Note that this method is only relevant when this estimator is used as a sub-estimator within a meta-estimator and metadata routing is enabled with enable_metadata_routing=True (see sklearn.set_config). Please check the User Guide on how the routing mechanism works.

The options for each parameter are:

  • True: metadata is requested, and passed to transform if provided. The request is ignored if metadata is not provided.

  • False: metadata is not requested and the meta-estimator will not pass it to transform.

  • None: metadata is not requested, and the meta-estimator will raise an error if the user provides it.

  • str: metadata should be passed to the meta-estimator with this given alias instead of the original name.

The default (sklearn.utils.metadata_routing.UNCHANGED) retains the existing request. This allows you to change the request for some parameters and not others.

Added in version 1.3.

Parameters:
cs_groupsstr, True, False, or None, default=sklearn.utils.metadata_routing.UNCHANGED

Metadata routing for cs_groups parameter in transform.

cs_weightsstr, True, False, or None, default=sklearn.utils.metadata_routing.UNCHANGED

Metadata routing for cs_weights parameter in transform.

Returns:
selfobject

The updated object.

transform(X, cs_weights=None, cs_groups=None)[source]#

Transform values into cross-sectional percentile ranks.

Parameters:
Xarray-like of shape (n_observations, n_assets)

Input matrix where each row is an observation and each column is an asset. NaNs are allowed and preserved.

cs_weightsarray-like of shape (n_observations, n_assets), optional

Optional non-negative cross-sectional weights used only to define the estimation universe through the convention cs_weights > 0. Percentile ranks are then estimated in an equal-weighted way over the selected assets. Non-estimation assets still receive percentile ranks relative to that universe. If None, all finite assets are included in the estimation universe.
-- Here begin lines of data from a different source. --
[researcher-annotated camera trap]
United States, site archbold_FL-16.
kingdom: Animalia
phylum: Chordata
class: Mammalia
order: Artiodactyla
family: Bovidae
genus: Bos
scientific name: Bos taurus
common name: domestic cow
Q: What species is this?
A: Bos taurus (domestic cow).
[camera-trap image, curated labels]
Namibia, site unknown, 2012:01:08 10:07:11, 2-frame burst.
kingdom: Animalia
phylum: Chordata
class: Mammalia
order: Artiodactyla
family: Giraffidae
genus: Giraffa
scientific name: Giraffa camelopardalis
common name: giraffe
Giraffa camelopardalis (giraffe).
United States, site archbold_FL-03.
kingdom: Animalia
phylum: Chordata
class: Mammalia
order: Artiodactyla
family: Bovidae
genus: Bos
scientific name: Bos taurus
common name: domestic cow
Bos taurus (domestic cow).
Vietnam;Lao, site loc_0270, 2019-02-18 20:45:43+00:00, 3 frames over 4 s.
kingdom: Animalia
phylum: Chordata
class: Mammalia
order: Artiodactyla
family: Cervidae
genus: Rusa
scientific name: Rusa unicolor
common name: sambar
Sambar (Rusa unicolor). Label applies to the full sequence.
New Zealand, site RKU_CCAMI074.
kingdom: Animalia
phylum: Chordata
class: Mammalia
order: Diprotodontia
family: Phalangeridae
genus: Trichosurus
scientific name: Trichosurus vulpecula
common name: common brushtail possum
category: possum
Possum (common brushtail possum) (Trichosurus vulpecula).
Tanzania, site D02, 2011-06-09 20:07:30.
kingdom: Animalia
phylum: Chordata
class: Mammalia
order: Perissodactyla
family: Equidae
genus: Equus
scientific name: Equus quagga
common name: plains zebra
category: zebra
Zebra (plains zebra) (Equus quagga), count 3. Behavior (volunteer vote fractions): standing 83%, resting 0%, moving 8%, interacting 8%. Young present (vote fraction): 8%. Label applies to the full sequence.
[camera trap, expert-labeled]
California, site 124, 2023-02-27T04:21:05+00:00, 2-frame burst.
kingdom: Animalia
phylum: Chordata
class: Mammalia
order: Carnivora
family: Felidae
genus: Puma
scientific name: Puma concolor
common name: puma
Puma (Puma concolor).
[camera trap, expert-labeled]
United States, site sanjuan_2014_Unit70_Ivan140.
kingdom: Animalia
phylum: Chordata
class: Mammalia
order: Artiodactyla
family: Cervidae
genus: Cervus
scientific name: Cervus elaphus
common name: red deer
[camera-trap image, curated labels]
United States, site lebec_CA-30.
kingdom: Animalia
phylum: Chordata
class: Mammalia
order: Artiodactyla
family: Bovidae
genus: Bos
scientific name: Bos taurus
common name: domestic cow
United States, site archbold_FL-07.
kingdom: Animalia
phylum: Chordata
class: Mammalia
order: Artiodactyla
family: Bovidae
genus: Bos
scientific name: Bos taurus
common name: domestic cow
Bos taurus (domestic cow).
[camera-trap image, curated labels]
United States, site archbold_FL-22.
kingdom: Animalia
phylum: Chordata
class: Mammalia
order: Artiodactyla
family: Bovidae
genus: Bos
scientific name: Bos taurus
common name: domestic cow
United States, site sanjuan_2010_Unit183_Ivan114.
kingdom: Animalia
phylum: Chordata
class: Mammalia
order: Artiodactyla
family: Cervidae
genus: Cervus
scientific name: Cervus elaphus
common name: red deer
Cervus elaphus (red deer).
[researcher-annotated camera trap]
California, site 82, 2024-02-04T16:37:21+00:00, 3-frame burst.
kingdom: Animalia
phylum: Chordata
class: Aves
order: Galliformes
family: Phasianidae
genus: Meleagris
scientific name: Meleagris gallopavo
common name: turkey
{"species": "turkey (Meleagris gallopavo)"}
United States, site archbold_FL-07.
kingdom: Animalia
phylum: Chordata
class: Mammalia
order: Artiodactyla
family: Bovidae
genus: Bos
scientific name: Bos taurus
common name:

cs_groupsarray-like of shape (n_observations, n_assets), optional

Integer group labels >= -1. Missing groups (-1) and groups with fewer than min_group_size estimation assets fall back to the global cross-section. If None, ranking is performed globally within each observation.

Returns:
Pndarray of shape (n_observations, n_assets)

Percentile ranks in \([0.5 / N_{\mathcal{E}_t},\, 1 - 0.5 / N_{\mathcal{E}_t}]\), where \(N_{\mathcal{E}_t}\) is the size of the cross-section or group fallback used at observation \(t\). NaNs from X are preserved.

Raises:
ValueError

If min_group_size is not an integer >= 1, X is not a non-empty 2D array, cs_weights is invalid, cs_groups is invalid, or any observation has no estimation asset.